- [OBJECTIF 1] Traduisez en anglais cette phrase du texte sur l'histoire du vélo : « En dépit des critiques des débuts et des déboires de Drais qui mourut sans un sou, la draisienne connaît un grand succès qui dépasse l’Europe. »
- [OBJECTIF 2] Recopiez le passage du texte sur l'histoire du vélo, de « La draisienne ou » à « qui dépasse l’Europe. ».
- [OBJECTIF 3] Écrivez la suite du texte sur l'histoire du vélo, à partir de sa dernière phrase.

Traité de vélocipédique élégance
Pierre-Luc Vacher - 19/05/08
L’histoire du vélo, au gré des inventions techniques
Je ne cherche à abuser personne : au commencement, ce n’est pas un souci d’élégance qui a guidé la création du vélocipède mais bien la question de se déplacer de façon autonome d’un point à un autre plus vite qu’un cheval comme nous le voyons dans cette rapide présentation de l’origine du vélo. Cela n’empêche aucunement d’analyser les formes que les réponses à cette question ont prises.

La draisienne ou la « machine à courir »
 
draisienne
L'inventeur (1) de l'ancêtre de la bicyclette moderne est le baron Carl Drais von Sauerbronn. Originaire d'Allemagne, il développe sa machine entre 1816 et 1818, et la présente à Paris au printemps 1818. En dépit des critiques des débuts et des déboires de Drais qui mourut sans un sou, la draisienne connaît un grand succès qui dépasse l’Europe.

- [DONNÉES EXTRAITES]
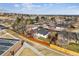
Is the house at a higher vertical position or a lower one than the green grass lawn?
higher

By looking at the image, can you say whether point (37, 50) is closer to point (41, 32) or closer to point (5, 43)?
point (41, 32)

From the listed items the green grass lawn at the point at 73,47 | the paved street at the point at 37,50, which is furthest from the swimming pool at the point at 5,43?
the green grass lawn at the point at 73,47

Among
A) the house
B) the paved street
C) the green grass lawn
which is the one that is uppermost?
the house

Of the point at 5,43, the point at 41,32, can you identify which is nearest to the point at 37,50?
the point at 41,32

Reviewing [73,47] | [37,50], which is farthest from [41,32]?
[73,47]

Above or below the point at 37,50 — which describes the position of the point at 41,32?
above

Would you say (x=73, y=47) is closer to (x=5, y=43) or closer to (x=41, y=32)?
(x=41, y=32)

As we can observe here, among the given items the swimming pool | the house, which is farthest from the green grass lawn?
the swimming pool

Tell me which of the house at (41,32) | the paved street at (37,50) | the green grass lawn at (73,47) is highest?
the house at (41,32)

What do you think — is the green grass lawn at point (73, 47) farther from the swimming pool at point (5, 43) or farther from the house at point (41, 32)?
the swimming pool at point (5, 43)

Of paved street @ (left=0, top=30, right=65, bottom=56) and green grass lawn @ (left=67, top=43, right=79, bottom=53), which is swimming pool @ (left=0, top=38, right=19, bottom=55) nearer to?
paved street @ (left=0, top=30, right=65, bottom=56)
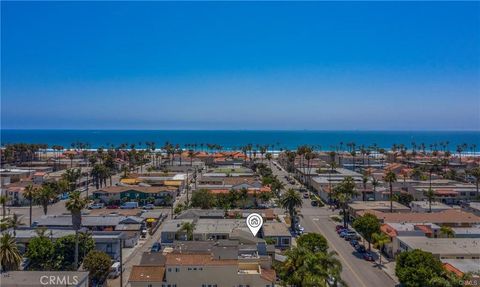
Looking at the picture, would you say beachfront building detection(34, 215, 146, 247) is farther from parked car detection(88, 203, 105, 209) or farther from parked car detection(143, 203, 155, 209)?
parked car detection(88, 203, 105, 209)

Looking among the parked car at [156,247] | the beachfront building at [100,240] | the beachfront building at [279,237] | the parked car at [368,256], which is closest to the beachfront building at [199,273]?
the beachfront building at [100,240]

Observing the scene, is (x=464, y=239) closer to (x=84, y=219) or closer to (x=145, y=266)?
(x=145, y=266)

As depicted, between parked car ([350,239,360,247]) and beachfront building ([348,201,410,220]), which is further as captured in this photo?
beachfront building ([348,201,410,220])

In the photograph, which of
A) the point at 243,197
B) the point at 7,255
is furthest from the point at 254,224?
the point at 7,255

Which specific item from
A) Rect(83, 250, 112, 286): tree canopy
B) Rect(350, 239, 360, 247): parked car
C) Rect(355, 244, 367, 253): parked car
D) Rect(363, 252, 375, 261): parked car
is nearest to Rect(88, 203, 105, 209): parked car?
Rect(83, 250, 112, 286): tree canopy

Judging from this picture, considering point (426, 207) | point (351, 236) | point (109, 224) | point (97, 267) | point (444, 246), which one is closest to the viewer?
point (97, 267)

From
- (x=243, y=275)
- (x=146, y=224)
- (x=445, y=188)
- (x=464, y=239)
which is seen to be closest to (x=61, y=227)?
(x=146, y=224)

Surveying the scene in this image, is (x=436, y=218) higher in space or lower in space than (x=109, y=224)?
higher

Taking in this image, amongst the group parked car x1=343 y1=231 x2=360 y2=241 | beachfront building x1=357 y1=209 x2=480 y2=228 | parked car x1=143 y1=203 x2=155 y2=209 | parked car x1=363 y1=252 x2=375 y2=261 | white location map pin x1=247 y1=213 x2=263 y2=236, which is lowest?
parked car x1=363 y1=252 x2=375 y2=261

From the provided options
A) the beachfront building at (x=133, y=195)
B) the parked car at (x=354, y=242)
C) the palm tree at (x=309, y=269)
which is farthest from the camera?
the beachfront building at (x=133, y=195)

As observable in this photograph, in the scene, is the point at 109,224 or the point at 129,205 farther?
the point at 129,205

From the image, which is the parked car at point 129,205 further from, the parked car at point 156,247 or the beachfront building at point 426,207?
the beachfront building at point 426,207

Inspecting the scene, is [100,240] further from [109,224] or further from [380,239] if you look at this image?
[380,239]
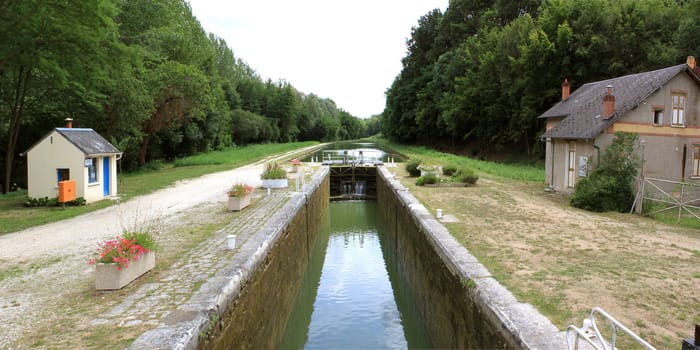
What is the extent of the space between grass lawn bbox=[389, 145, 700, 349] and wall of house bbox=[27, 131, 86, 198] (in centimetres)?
991

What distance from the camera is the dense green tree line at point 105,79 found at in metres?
14.2

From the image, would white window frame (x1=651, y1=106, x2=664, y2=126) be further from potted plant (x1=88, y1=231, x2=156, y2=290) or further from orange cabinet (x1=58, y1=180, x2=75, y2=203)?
orange cabinet (x1=58, y1=180, x2=75, y2=203)

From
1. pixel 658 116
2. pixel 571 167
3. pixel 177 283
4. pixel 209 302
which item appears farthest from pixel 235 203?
pixel 658 116

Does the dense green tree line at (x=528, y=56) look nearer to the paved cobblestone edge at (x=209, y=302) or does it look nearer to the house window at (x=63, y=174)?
the paved cobblestone edge at (x=209, y=302)

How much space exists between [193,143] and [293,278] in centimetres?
3126

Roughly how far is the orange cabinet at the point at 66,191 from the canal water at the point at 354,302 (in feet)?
22.8

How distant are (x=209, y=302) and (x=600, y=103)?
1524 cm

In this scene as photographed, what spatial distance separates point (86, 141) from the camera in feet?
44.9

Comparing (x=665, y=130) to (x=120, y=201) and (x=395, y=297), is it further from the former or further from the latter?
(x=120, y=201)

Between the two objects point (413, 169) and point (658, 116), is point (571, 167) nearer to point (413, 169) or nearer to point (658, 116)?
point (658, 116)

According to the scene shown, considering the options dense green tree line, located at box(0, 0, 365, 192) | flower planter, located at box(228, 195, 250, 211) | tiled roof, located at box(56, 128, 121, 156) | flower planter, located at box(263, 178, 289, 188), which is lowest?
flower planter, located at box(228, 195, 250, 211)

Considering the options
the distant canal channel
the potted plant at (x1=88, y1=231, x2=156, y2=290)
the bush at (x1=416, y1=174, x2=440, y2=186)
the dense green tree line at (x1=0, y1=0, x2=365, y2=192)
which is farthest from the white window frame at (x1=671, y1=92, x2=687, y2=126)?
the dense green tree line at (x1=0, y1=0, x2=365, y2=192)

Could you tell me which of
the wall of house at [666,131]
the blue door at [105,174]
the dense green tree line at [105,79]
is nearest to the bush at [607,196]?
the wall of house at [666,131]

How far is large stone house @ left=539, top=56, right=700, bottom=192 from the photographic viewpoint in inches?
557
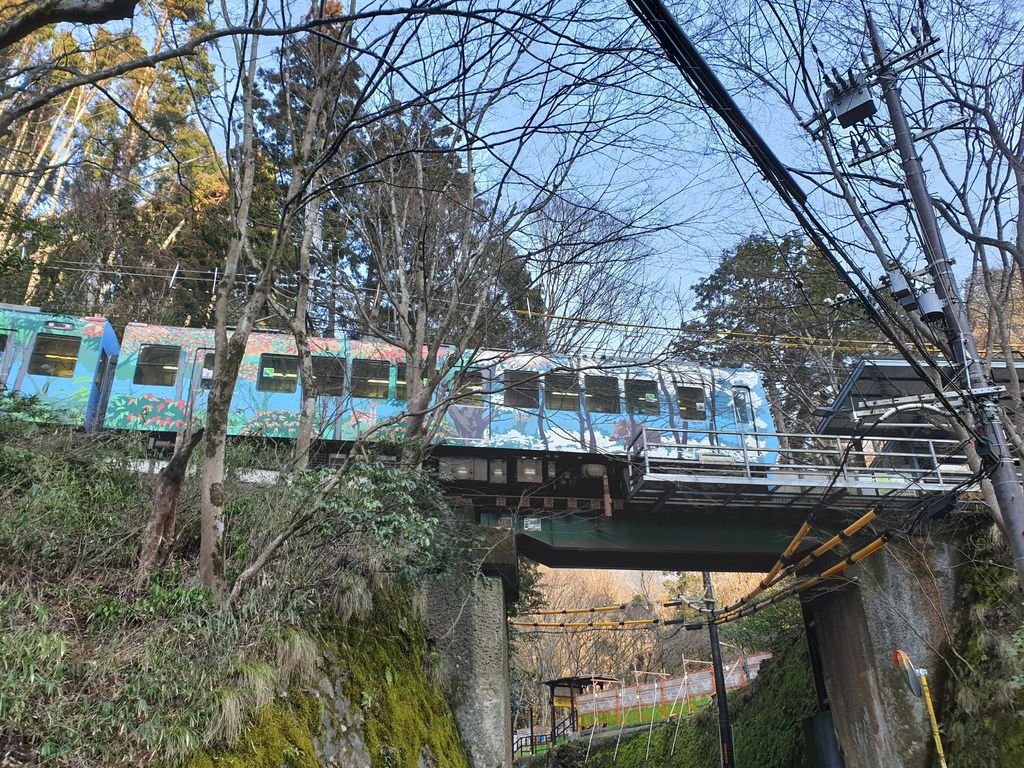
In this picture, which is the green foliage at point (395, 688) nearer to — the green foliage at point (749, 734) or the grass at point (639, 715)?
the green foliage at point (749, 734)

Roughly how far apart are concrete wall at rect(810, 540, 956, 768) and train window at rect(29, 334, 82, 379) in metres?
14.8

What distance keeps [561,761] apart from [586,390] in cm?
1345

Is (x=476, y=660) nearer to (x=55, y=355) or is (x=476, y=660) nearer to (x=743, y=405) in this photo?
(x=743, y=405)

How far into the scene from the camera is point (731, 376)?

- [RÉPONSE ÉCRITE 1] Despite the early criticism and the setbacks of Drais, who died penniless, the draisine enjoyed great success that reached beyond Europe.

- [RÉPONSE ÉCRITE 2]
La draisienne ou la « machine à courir »
 
draisienne
L'inventeur (1) de l'ancêtre de la bicyclette moderne est le baron Carl Drais von Sauerbronn. Originaire d'Allemagne, il développe sa machine entre 1816 et 1818, et la présente à Paris au printemps 1818. En dépit des critiques des débuts et des déboires de Drais qui mourut sans un sou, la draisienne connaît un grand succès qui dépasse l’Europe.

- [RÉPONSE ÉCRITE 3]
Sa forme est purement fonctionnelle et ne ressemble à rien de connu dans la nature par exemple. Même si différentes versions lui donnent un aspect animal (tête sculptée à l’avant, forme de cadre aux lignes courbes imitant le serpent ou de cygne).  Elle a plus à voir avec un outil agricole car faite de bois, lourde et grossière. Le fait que des écoles de « conduite de draisienne » se mettent en place, calquées sur les écoles équestres, souligne le côté « anti-naturel » de la maîtrise de l’équilibre sur deux roues. Malgré cela, la forme très simple de profil est facilement compréhensible : deux roues encadrant l’homme droit au milieu. Une grande différence avec les vélos d’aujourd’hui est que les utilisateurs de draisienne « courent », les gravures les montrent jambes tendues. Des versions au cadre surbaissé un peu comme des patinettes étaient conçues pour les femmes, toutes en jupes à l’époque.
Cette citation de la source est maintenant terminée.